机器学习在医疗保健中的应用通常需要使用分层编码,如国际疾病分类(ICD)和解剖治疗化学(ATC)系统。这些编码分别对疾病和药物进行分类,从而形成广泛的数据维度。无监督特征选择解决了“维度诅咒”问题,并通过减少无关或冗余特征的数量以及避免过拟合,有助于提高监督学习模型的准确性和性能。实施无监督特征选择技术,如过滤、包装和嵌入方法,以选择具有最内在信息的最重要特征。然而,由于ICD和ATC编码的数量庞大以及这些系统的层次结构,它们面临挑战。
本研究的目的是在性能和复杂性的不同方面比较几种针对冠心病患者的ICD和ATC编码数据库的无监督特征选择方法,并选择代表这些患者的最佳特征集。
我们比较了加拿大艾伯塔省51506例冠心病患者的2个ICD和1个ATC编码数据库的几种无监督特征选择方法。具体而言,我们使用拉普拉斯分数、多聚类数据的无监督特征选择、受自动编码器启发的无监督特征选择、主特征分析以及带有或不带有ICD或ATC树权重调整的具体自动编码器,从9000多个ICD编码和2000个ATC编码中选择100个最佳特征。我们根据所选特征重建初始特征空间的能力以及预测出院后90天死亡率的能力来评估这些特征。我们还通过ICD或ATC树中的平均编码级别比较所选特征的复杂性,并使用夏普利分析在死亡率预测任务中比较特征的可解释性。
在特征空间重建和死亡率预测方面,基于具体自动编码器的方法优于其他技术。
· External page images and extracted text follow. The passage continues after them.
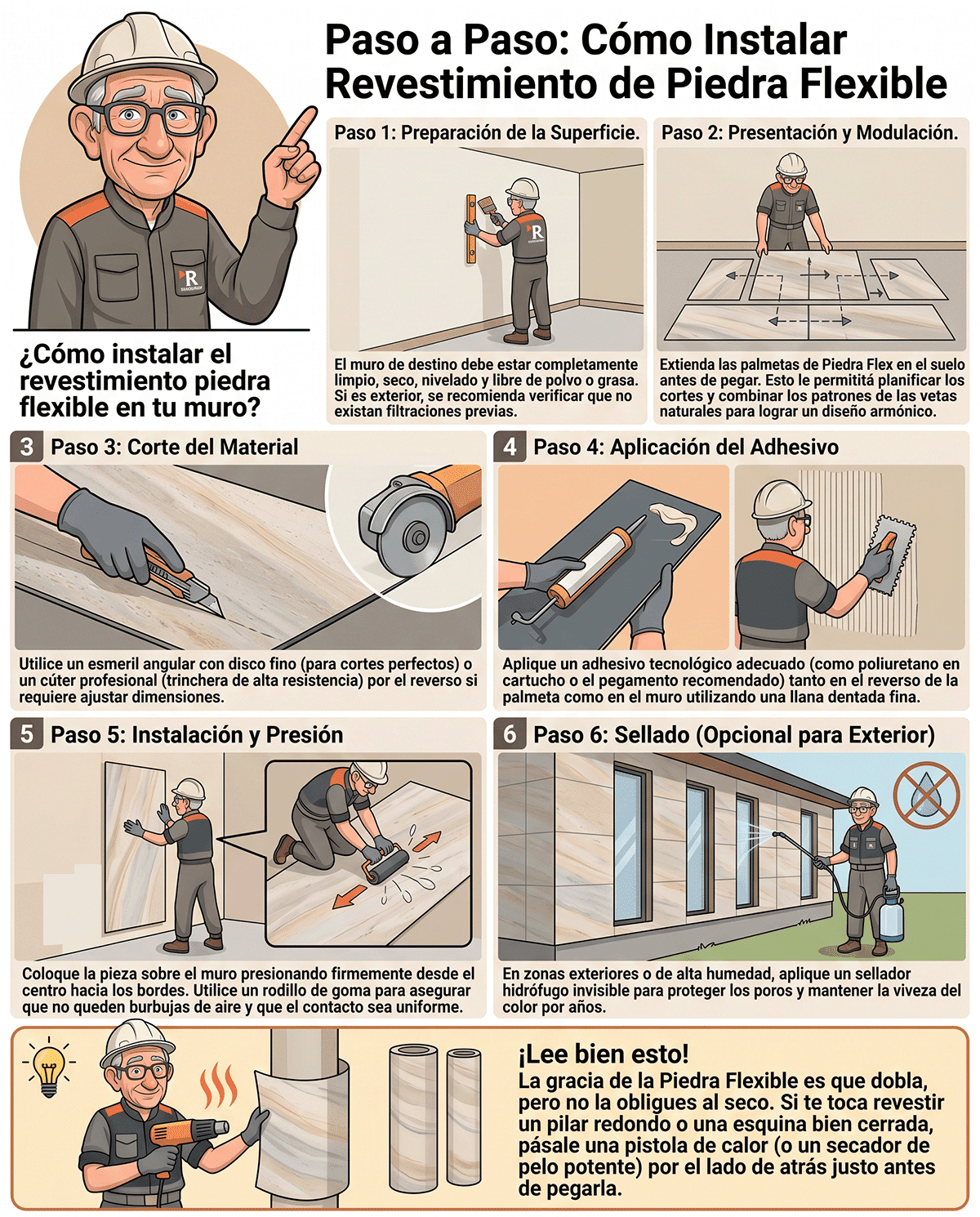 Paso a Paso: Cómo Instalar Revestimiento de Piedra Flexible

R

¿Cómo instalar el revestimiento piedra flexible en tu muro?

Paso 1: Preparación de la Superficie.

R

El muro de destino debe estar completamente limpio, seco, nivelado y libre de polvo o grasa. Si es exterior, se recomienda verificar que no existan filtraciones previas.

Paso 2: Presentación y Modulación.

Extienda las palmetas de Piedra Flex en el suelo antes de pegar. Esto le permititá planificar los cortes y combinar los patrones de las vetas naturales para lograr un diseño armónico.

3 Paso 3: Corte del Material

Utilice un esmeril angular con disco fino (para cortes perfectos) o un cúter profesional (trinchera de alta resistencia) por el reverso si requiere ajustar dimensiones.

4 Paso 4: Aplicación del Adhesivo

Aplique un adhesivo tecnológico adecuado (como poliuretano en cartucho o el pegamento recomendado) tanto en el reverso de la palmeta como en el muro utilizando una llana dentada fina.

5 Paso 5: Instalación y Presión

Coloque la pieza sobre el muro presionando firmemente desde el centro hacia los bordes. Utilice un rodillo de goma para asegurar que no queden burbujas de aire y que el contacto sea uniforme.

6 Paso 6: Sellado (Opcional para Exterior)

R

En zonas exteriores o de alta humedad, aplique un sellador hidrófugo invisible para proteger los poros y mantener la viveza del color por años.

¡Lee bien esto!
La gracia de la Piedra Flexible es que dobla, pero no la obligues al seco. Si te toca revestir un pilar redondo o una esquina bien cerrada, pásale una pistola de calor (o un secador de pelo potente) por el lado de atrás justo antes de pegarla.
特别是,一种权重调整后的具体自动编码器变体表现出提高的重建准确性和显著的预测性能增强,经德龙检验和麦克内马尔检验证实(P<0.05)。具体自动编码器更喜欢更通用的编码,并且它们始终准确地重建所有特征。此外,在死亡率预测中,通过权重调整后的具体自动编码器选择的特征比大多数其他方法产生更高的夏普利值。
本研究在无监督背景下仔细研究了ICD和ATC编码数据集中的5种特征选择方法。我们的研究结果强调了具体自动编码器方法在选择代表整个数据集的显著特征方面的优越性,为后续机器学习研究提供了潜在的资产。我们还提出了一种专门为ICD和ATC编码数据集量身定制的具体自动编码器的新型权重调整方法,以提高所选特征的通用性和可解释性。